● WHAT IS EXPECTED:
Rename "striped hockey sock" to "striped sock" in the items from the line containing "Is the striped hockey sock at point" through the last item, then write those lines out again with nothing else altered.

Spatial question entries:
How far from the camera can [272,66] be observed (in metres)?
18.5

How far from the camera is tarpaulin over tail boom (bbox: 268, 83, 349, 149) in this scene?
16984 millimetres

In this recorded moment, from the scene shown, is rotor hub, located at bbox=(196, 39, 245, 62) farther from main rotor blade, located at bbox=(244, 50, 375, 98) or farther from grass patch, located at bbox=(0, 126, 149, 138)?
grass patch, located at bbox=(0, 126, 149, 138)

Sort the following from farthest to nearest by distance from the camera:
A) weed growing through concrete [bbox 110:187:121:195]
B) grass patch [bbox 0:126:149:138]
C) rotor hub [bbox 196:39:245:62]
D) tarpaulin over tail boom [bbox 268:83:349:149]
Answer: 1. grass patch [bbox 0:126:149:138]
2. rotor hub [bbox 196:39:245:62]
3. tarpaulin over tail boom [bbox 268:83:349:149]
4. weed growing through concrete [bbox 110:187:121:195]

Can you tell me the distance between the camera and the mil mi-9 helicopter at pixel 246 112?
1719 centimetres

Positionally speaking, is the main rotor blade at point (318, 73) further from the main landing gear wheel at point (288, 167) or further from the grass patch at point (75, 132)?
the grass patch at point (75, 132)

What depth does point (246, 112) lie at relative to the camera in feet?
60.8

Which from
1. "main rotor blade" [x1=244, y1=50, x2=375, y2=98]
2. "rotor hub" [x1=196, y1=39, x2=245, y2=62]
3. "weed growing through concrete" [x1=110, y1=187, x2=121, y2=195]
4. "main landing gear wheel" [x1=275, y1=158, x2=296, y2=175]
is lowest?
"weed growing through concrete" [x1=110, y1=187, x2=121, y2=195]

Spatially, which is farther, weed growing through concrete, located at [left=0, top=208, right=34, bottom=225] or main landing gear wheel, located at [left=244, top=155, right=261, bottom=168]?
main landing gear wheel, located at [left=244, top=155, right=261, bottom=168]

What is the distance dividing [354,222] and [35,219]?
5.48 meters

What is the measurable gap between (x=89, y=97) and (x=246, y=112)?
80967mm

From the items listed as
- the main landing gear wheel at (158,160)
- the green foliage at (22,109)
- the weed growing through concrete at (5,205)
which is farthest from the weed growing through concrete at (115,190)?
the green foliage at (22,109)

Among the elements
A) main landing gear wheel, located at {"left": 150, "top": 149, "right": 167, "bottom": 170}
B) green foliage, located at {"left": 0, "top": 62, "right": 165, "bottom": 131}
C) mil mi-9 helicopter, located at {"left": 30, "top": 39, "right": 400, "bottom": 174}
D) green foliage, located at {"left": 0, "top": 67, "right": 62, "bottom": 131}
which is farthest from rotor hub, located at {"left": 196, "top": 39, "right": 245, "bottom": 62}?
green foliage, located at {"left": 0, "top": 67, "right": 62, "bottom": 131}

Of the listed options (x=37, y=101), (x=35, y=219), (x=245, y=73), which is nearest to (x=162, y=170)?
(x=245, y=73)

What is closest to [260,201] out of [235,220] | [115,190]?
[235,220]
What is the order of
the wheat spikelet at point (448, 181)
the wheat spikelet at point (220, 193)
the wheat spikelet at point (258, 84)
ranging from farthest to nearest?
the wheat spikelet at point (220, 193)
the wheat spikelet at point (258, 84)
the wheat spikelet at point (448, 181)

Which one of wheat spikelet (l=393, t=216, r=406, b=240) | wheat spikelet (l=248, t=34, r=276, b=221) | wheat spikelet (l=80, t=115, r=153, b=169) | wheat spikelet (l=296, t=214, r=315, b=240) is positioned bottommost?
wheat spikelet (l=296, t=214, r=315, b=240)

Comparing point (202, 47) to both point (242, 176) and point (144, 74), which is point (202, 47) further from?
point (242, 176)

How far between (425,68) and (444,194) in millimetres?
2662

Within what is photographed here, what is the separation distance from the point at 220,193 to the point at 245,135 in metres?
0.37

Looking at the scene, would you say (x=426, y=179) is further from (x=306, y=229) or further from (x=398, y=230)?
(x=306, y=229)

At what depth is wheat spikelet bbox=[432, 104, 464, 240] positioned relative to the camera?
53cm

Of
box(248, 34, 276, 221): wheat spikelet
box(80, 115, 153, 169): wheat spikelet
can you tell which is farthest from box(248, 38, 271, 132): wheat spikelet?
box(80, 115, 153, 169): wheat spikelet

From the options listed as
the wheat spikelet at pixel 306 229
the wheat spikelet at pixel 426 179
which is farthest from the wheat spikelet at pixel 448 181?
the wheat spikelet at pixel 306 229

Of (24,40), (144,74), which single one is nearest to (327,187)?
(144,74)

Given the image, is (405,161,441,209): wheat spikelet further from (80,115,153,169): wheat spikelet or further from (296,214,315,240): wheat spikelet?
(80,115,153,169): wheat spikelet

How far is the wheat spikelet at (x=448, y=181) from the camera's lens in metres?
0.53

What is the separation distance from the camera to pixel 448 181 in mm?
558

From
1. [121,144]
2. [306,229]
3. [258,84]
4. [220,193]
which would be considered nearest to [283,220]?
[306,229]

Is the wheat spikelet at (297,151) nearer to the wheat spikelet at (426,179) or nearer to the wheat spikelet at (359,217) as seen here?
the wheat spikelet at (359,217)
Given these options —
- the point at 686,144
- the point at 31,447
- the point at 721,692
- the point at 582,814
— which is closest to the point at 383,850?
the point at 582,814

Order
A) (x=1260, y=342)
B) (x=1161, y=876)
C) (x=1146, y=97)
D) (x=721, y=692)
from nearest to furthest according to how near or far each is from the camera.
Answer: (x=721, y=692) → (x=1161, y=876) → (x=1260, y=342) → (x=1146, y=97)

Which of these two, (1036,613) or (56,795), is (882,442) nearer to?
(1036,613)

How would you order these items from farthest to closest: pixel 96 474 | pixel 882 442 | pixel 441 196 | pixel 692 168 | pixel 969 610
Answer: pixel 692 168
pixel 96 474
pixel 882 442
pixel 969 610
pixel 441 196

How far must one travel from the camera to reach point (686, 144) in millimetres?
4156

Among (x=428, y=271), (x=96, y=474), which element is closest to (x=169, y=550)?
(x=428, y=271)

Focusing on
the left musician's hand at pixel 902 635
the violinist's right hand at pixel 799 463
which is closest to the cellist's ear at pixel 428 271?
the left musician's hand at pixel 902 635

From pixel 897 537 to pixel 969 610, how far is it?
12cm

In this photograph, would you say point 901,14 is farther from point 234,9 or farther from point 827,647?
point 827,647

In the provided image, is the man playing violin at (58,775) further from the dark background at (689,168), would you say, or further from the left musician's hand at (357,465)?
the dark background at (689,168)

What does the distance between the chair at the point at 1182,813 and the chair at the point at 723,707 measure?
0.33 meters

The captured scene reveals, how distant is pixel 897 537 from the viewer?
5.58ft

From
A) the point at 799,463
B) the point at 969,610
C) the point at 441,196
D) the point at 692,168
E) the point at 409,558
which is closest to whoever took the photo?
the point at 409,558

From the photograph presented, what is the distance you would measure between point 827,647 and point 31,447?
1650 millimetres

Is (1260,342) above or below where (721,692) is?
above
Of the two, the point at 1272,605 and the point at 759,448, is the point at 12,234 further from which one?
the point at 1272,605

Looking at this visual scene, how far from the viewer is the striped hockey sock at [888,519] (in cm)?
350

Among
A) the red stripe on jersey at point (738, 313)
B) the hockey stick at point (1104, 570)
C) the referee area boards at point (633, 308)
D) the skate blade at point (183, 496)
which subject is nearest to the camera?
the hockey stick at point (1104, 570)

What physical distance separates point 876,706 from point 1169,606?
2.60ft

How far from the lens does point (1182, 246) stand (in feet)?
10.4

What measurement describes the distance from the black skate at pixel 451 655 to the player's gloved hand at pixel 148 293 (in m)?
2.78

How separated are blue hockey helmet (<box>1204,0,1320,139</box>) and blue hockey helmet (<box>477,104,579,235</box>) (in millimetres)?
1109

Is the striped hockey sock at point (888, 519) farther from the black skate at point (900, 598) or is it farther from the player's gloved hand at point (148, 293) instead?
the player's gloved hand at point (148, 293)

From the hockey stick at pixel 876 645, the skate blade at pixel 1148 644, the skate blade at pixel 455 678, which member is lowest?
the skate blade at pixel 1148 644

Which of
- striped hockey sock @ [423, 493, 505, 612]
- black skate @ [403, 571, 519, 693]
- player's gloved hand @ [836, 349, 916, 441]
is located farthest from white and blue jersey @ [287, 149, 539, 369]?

● EXERCISE RESPONSE:
Is the striped sock at point (888, 519) farther from the black skate at point (900, 598) or is it farther from the player's gloved hand at point (148, 293) instead?
the player's gloved hand at point (148, 293)

From the hockey stick at pixel 876 645, the skate blade at pixel 1148 644, the skate blade at pixel 455 678, which member is lowest?
the skate blade at pixel 1148 644

Which of
- striped sock @ [423, 493, 505, 612]
- black skate @ [403, 571, 519, 693]
- player's gloved hand @ [836, 349, 916, 441]
is located farthest from white and blue jersey @ [287, 149, 539, 369]?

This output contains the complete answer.